Mentre mia sorella si attaccava invano al telefono per rintracciare la famiglia che l’aveva ospitata per due mesi l’anno prima (riuscì a comunicare con loro solo mesi dopo, erano finiti in Texas, avevano perso TUTTO); mentre mia mamma pregava spolverando i regali un po’ pacchiani che avevano suscitato le nostre risa quando Linda ce li aveva portati dalla Louisiana, e che ora sembravano così preziosi; mentre io e mio padre cercavamo notizie dei nostri bluesman e jazzisti preferiti per sapere se almeno loro si erano salvati (e per casa risuonavano le note di Fats Domino, di Professor Longhair, Son House e così via), andai a ritirare le foto che avevamo scattato due giorni prima: la maglietta di mio padre si vedeva benissimo: il disegno di un sassofono giallo con tante note colorate e la scritta New Orleans campeggiavano sul tessuto nero, ben teso sul petto di papà.
Solo alcuni dati: milleseicento vittime; la gente che non aveva potuto abbandonare la città per giorni e giorni reclusa in uno stadio senza servizi igienici, cibo e medicine; cadaveri lasciati a galleggiare o abbandonati in strada per giorni; i superstiti separati gli uni dagli altri e dispersi – vorrei dire deportati – in stati diversi; le compagnie di assicurazione che non risarciscono un solo dollaro; ricostruzione lentissima, con offerte che fioccano da parte di chi vuole comprare a poco i terreni dei quartieri più distrutti (i distretti più poveri) per trasformarli in ricche aree residenziali… e così via.

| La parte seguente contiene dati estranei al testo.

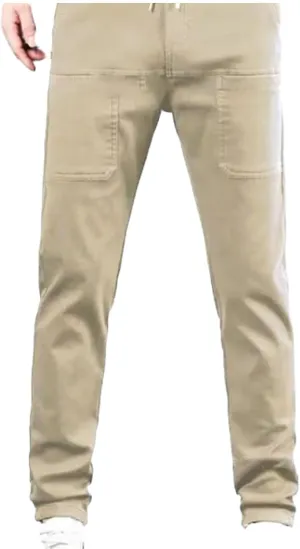 Sirmale Multipants Highly Stretchy, Multi-Pocket, Durable Cargo Pants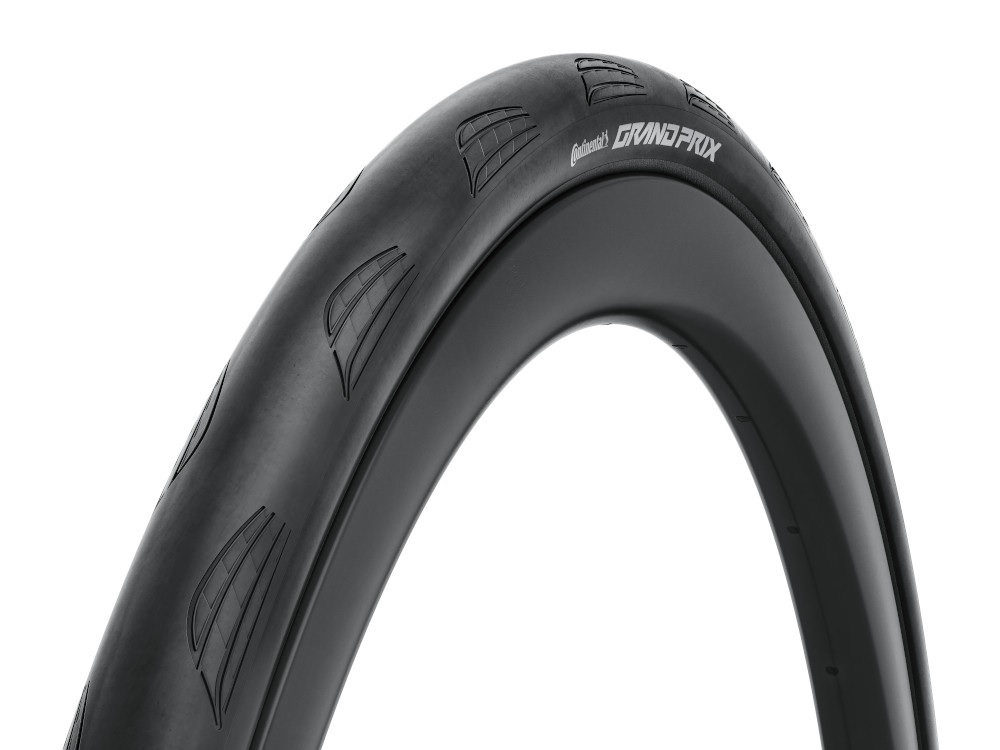 Continental buitenband grand prix 700 x 30c zw vouw afbeelding
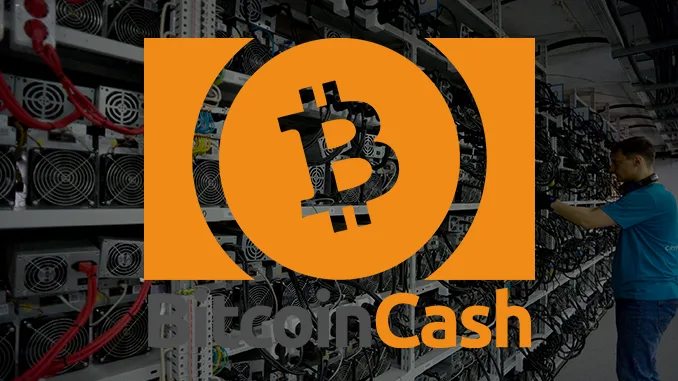 Bitcoin Cash Mining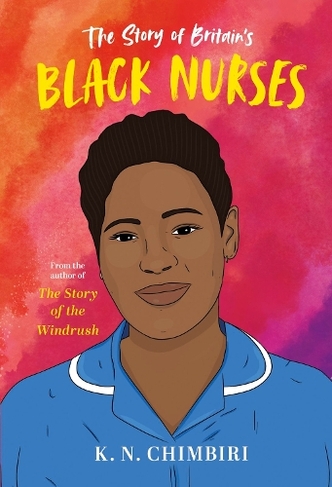 Cover reveal! Here’s the front cover of my new book, The Story of Britain’s Black Nurses. I love it! 💕 Out everywhere soon. Can be preordered now. #coverreveal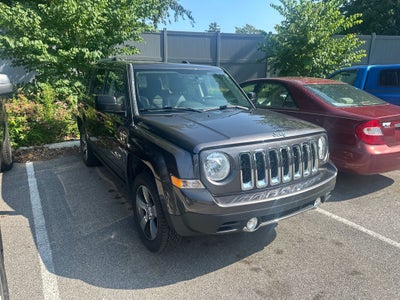 2016 Jeep Patriot High Altitude Edition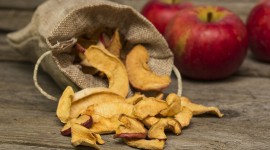 Dried Apples Wallpaper Gallery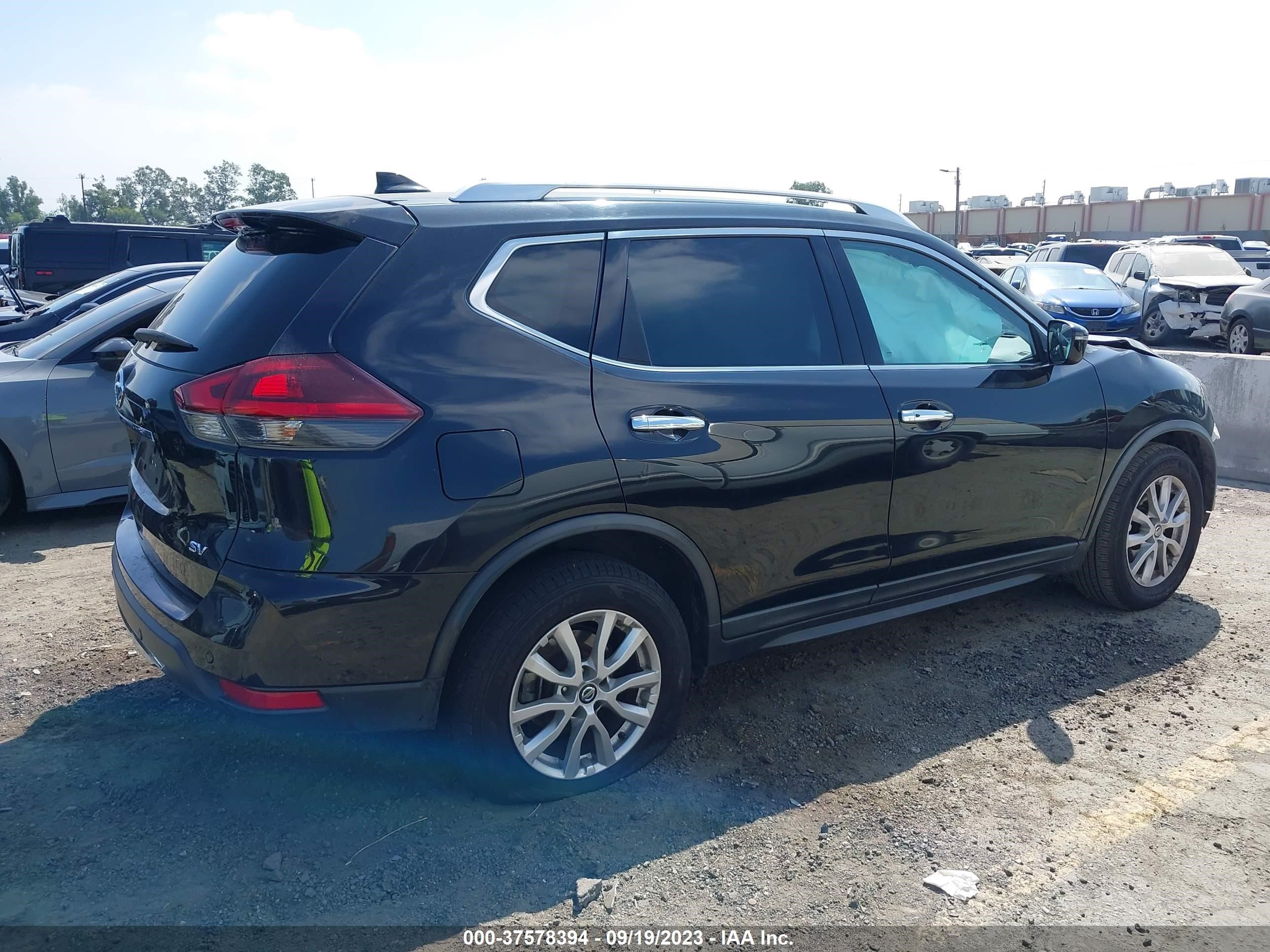 Photo 13 VIN: KNMAT2MTXLP526496 - NISSAN ROGUE 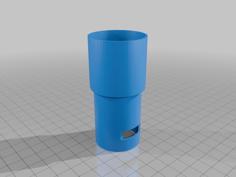 Dyson ADAPTOR 3D Printer Model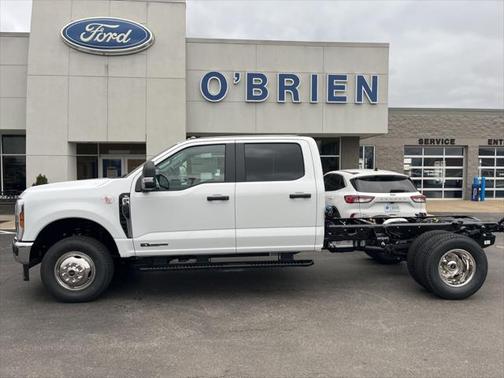 2025 Ford F-350 XL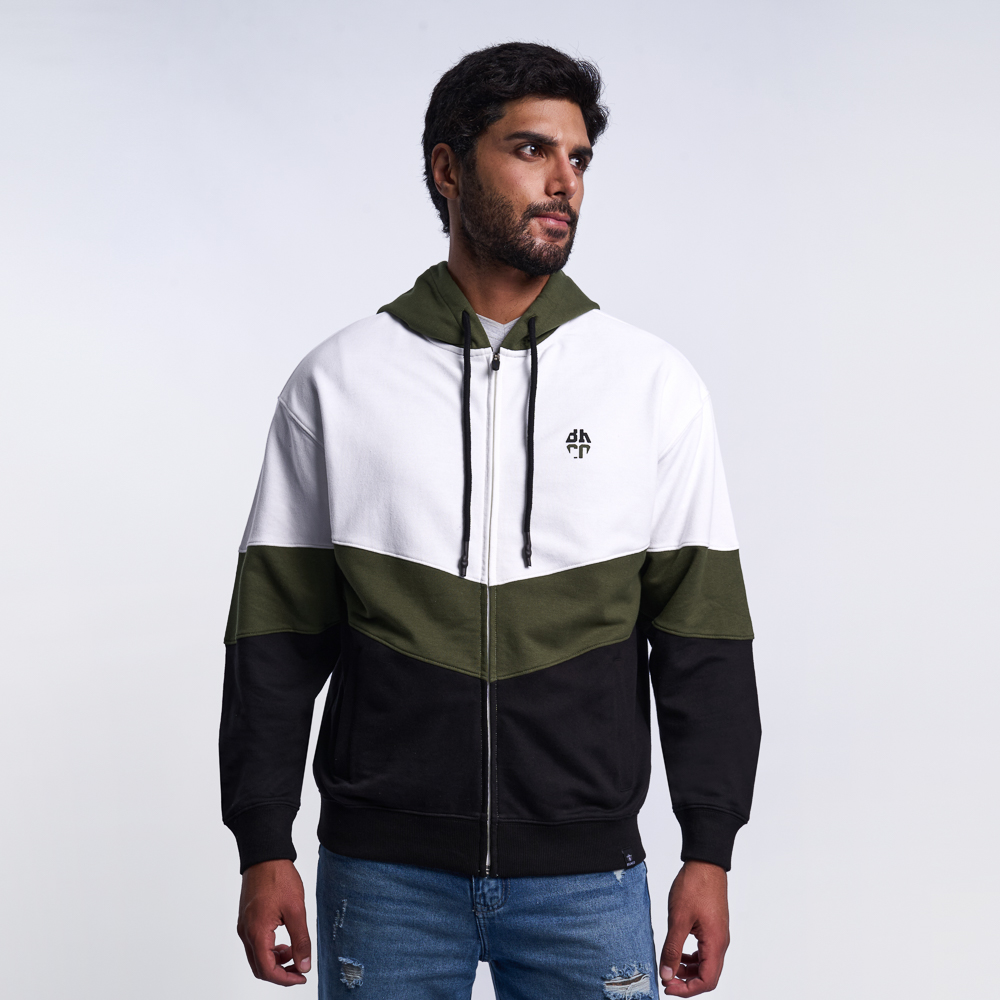 POLERA CI25/OCCORS FRENCH TERRY - 1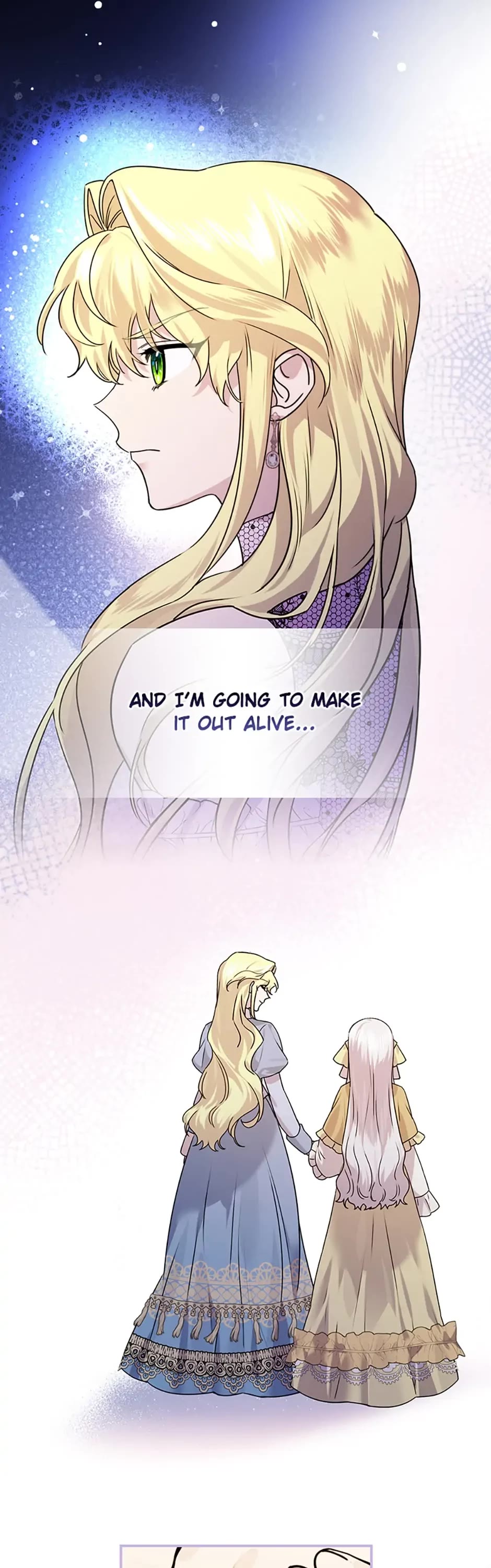 The Perfect Ending for the Villainess of a Fairy Tale Chapter 13 page 42 - Chapter 13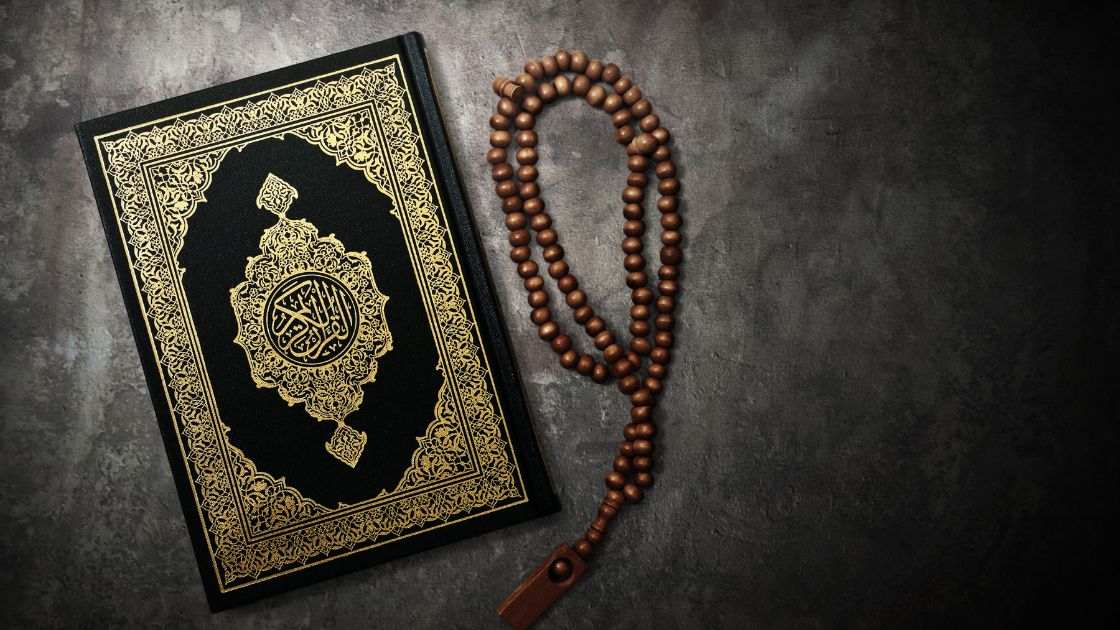 Islam Holy Book-Quran ​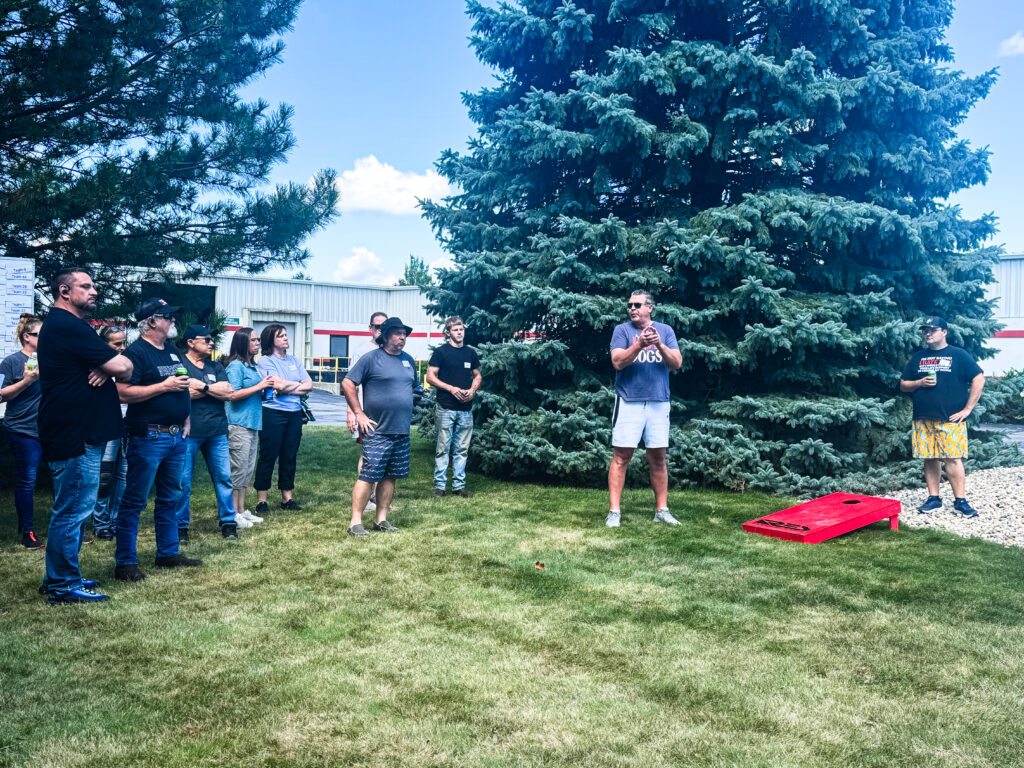RES Cookout-phone 2025–2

Se al governo statunitense ci fosse stato qualcun altro, le cose sarebbero state diverse? Forse sì, forse anche no (sinceramente, non credo che Bush sia l’unico a disinteressarsi dei suoi cittadini più poveri e colorati). Fatto sta che purtroppo tanto l’11 settembre quanto Katrina sono arrivati sotto il signor Bush.
Mi dispiace tanto… ma come insegna il funerale jazz: dopo il triste compianto, la gioia e la rinascita scoppiano giuste e inarrestabili, e nessun uomo può fermare questo. Io ci credo.